> [WHAT THE TASK REQUIRES]: Reproduce the whole New Year's blog post below, word for word.

> [EXCERPTED TEXT]:
170. Trade

So we waved goodbye to 2013 and have observed the onset of 2014 through the usual blend of fireworks and Fonseca. For it is no lie that this grubby little corner of cyberspace is, the vast majority of the time, awash with pessimism and tales of woe. So in a rather shocking twist I am going to see if readership increases if we ditch the frown and take on a whole new positive approach. But first let’s have some hate…

I hate New Years. I have never quite been able to get my head around why we make such a song and dance about what is simply just a change in date. We insist on partying into the wee hours, or go to a lot of effort to leave the cities and avoid it altogether. Why? Do you do such a thing on the 31st March to celebrate the dawn of April? So we scribble out the “3” and write a “4”, big deal moan moan moan.

Regardless of how inebriated you were on the 31st December/1st January, every single year brings the same old stories. All we do is run around wagging our fingers and moaning about the state of the economy and the various lunacies that come out of Brussels. If it’s not the Roma Gypsies then it’s Chinese industrialization. Peace in the Middle East to Mylie Cyrus’s bottom, Northern Ireland to Fido, the basset hound on benefits. I personally spend my time trying to guess which major celebrity will be next through the pearly gates in a puddle of vomit and narcotics.

It is a fact that 2014 will be another year of the same: immigration will continue to be an issue in the United Kingdom, the US will once again be trying to raise the debt ceiling so that it sits level with Neptune, and, of course, the UAE will continue to try and get us to spend our hard-earned in the various shopping festivals. This year will be like every other, make no mistake about it.

So, while you’ve all been surmising which member of One Direction will succumb to drug abuse this year and how much the Expo will end up costing you (imagine 10 Olympic games), I’ve been thinking about slightly more positive issues; such as how we might tackle real-world problems without the need for guilt-trip advertising. Buckle up…

The UAE only has five years of natural water resources remaining. This is a little known fact that very few will believe. The desalination plants cannot keep up with the demand for clean teeth and green grass. Water is fundamental to life, more so than oil, something that the UAE does have in vast supply.

> [COLLECTED DATA]:
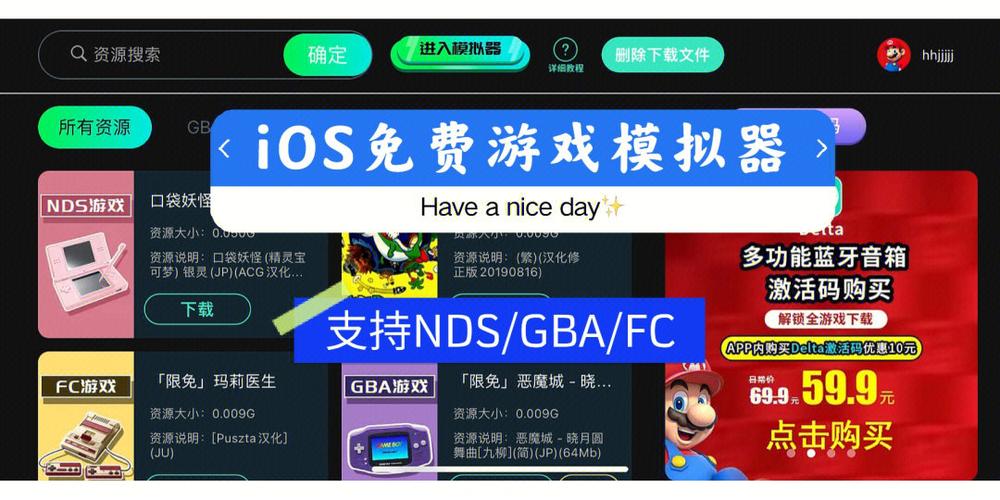 手机模拟器游戏大全中文版下载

> [OUTPUT OF THE EXERCISE]:
170. Trade

So we waved goodbye to 2013 and have observed the onset of 2014 through the usual blend of fireworks and Fonseca. For it is no lie that this grubby little corner of cyberspace is, the vast majority of the time, awash with pessimism and tales of woe. So in a rather shocking twist I am going to see if readership increases if we ditch the frown and take on a whole new positive approach. But first let’s have some hate…

I hate New Years. I have never quite been able to get my head around why we make such a song and dance about what is simply just a change in date. We insist on partying into the wee hours, or go to a lot of effort to leave the cities and avoid it altogether. Why? Do you do such a thing on the 31st March to celebrate the dawn of April? So we scribble out the “3” and write a “4”, big deal moan moan moan.

Regardless of how inebriated you were on the 31st December/1st January, every single year brings the same old stories. All we do is run around wagging our fingers and moaning about the state of the economy and the various lunacies that come out of Brussels. If it’s not the Roma Gypsies then it’s Chinese industrialization. Peace in the Middle East to Mylie Cyrus’s bottom, Northern Ireland to Fido, the basset hound on benefits. I personally spend my time trying to guess which major celebrity will be next through the pearly gates in a puddle of vomit and narcotics.

It is a fact that 2014 will be another year of the same: immigration will continue to be an issue in the United Kingdom, the US will once again be trying to raise the debt ceiling so that it sits level with Neptune, and, of course, the UAE will continue to try and get us to spend our hard-earned in the various shopping festivals. This year will be like every other, make no mistake about it.

So, while you’ve all been surmising which member of One Direction will succumb to drug abuse this year and how much the Expo will end up costing you (imagine 10 Olympic games), I’ve been thinking about slightly more positive issues; such as how we might tackle real-world problems without the need for guilt-trip advertising. Buckle up…

The UAE only has five years of natural water resources remaining. This is a little known fact that very few will believe. The desalination plants cannot keep up with the demand for clean teeth and green grass. Water is fundamental to life, more so than oil, something that the UAE does have in vast supply.